Question

According to the American Consumer Satisfaction Index, hotels received an average satisfaction score of 67 in 2020 on a scale of 0-100. Assume that this satisfaction score is normally distributed with a standard deviation of8.2. What satisfaction score represents the 75th percentile?

Answer 1

To find the satisfaction score that represents the 75th percentile, we can use z-scores and the standard normal distribution table. The satisfaction score is approximately 72.51.

Step-by-step explanation:

To find the satisfaction score that represents the 75th percentile, we need to use the concept of z-scores and the corresponding standard normal distribution table.
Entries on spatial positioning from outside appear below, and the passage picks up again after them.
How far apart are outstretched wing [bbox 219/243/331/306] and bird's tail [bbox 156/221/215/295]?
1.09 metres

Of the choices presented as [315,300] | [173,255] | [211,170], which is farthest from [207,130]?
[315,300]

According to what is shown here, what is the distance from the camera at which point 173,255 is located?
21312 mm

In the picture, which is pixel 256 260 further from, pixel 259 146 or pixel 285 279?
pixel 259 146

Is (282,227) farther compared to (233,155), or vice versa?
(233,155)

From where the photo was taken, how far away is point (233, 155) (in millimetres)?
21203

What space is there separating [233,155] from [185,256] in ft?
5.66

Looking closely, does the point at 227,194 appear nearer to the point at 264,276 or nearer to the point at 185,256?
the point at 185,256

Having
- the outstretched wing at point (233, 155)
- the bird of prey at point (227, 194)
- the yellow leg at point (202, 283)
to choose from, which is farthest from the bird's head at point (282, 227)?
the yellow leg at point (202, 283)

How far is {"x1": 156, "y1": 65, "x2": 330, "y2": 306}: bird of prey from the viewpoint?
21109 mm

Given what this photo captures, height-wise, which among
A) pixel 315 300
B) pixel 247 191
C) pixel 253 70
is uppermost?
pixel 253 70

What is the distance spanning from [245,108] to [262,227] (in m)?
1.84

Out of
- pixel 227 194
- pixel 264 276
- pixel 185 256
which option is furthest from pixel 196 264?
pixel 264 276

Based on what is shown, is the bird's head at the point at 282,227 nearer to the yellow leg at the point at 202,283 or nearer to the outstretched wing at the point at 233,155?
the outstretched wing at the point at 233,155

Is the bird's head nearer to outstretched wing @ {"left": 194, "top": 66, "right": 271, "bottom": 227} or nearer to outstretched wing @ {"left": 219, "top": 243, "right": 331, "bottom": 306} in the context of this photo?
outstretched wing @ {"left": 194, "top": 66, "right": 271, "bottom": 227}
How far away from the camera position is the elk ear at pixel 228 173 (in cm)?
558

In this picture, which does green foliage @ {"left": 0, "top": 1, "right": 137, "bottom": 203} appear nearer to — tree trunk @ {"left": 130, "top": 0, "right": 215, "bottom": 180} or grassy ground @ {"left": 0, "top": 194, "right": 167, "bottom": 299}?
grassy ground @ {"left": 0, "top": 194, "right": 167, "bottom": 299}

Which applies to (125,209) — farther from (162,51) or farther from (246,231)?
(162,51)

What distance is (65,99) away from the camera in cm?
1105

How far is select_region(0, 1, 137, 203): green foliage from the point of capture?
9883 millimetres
First, we calculate the z-score corresponding to the 75th percentile. Since the normal distribution is centered at a mean of 67 and has a standard deviation of 8.2, we can calculate the z-score using the formula:

z = (x - mean) / standard deviation

Substituting in the values, we get:

z = (x - 67) / 8.2

Next, we find the z-score associated with the 75th percentile from the standard normal distribution table, which is approximately 0.674. Solving the equation for x, we have:

0.674 = (x - 67) / 8.2

Multiplying both sides by 8.2 and rearranging the equation, we find:

x - 67 = 0.674 * 8.2

x - 67 = 5.5128

x = 67 + 5.5128

x ≈ 72.5128

Therefore, the satisfaction score that represents the 75th percentile is approximately 72.51.